**Brief**
Exactly the lines from the one containing "66 Surfers Climb" through the end of the data, and nothing more, should be retyped; pictures stay out.

** Opening Data block block **

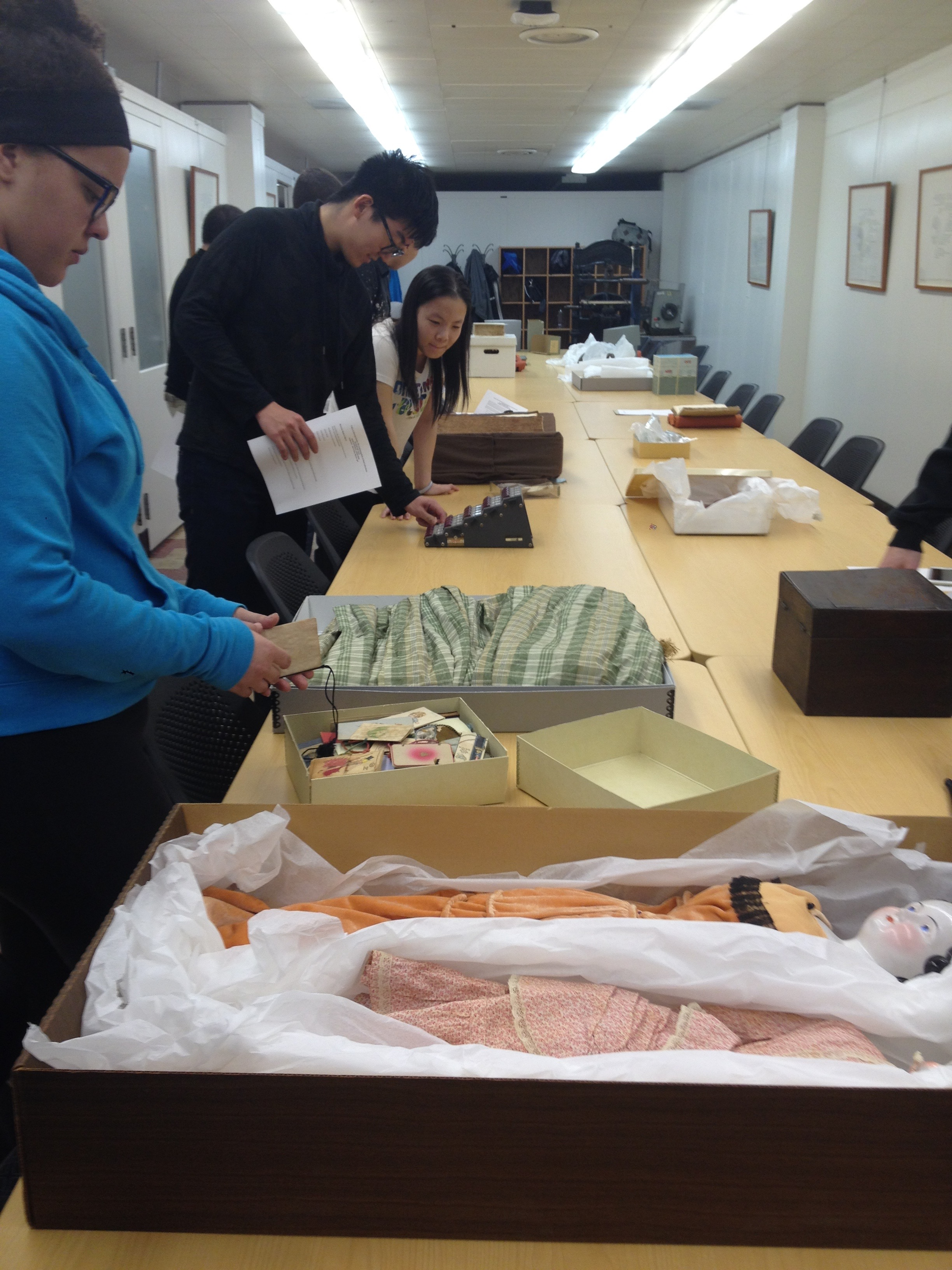 Students examining historic clothing and dolls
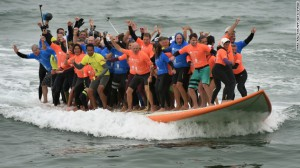66 Surfers Climb On Giant Surfboard To Break World Record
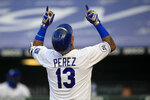 Kansas City Royals' Salvador Perez celebrates his solo home run during the fourth inning of a baseball game against the Minnesota Twins at Kauffman Stadium in Kansas City, Mo., Saturday, Aug. 8, 2020. (AP Photo/Orlin Wagner)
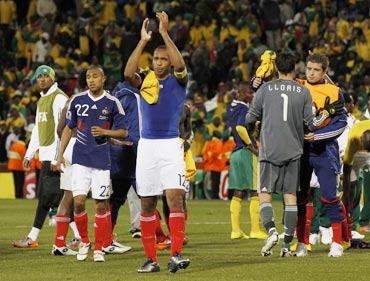 Thierry Henry leaves the field after losi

** Closing Data block block **

**Result for this exercise**
66 Surfers Climb On Giant Surfboard To Break World Record
 Kansas City Royals' Salvador Perez celebrates his solo home run during the fourth inning of a baseball game against the Minnesota Twins at Kauffman Stadium in Kansas City, Mo., Saturday, Aug. 8, 2020. (AP Photo/Orlin Wagner)
 Thierry Henry leaves the field after losi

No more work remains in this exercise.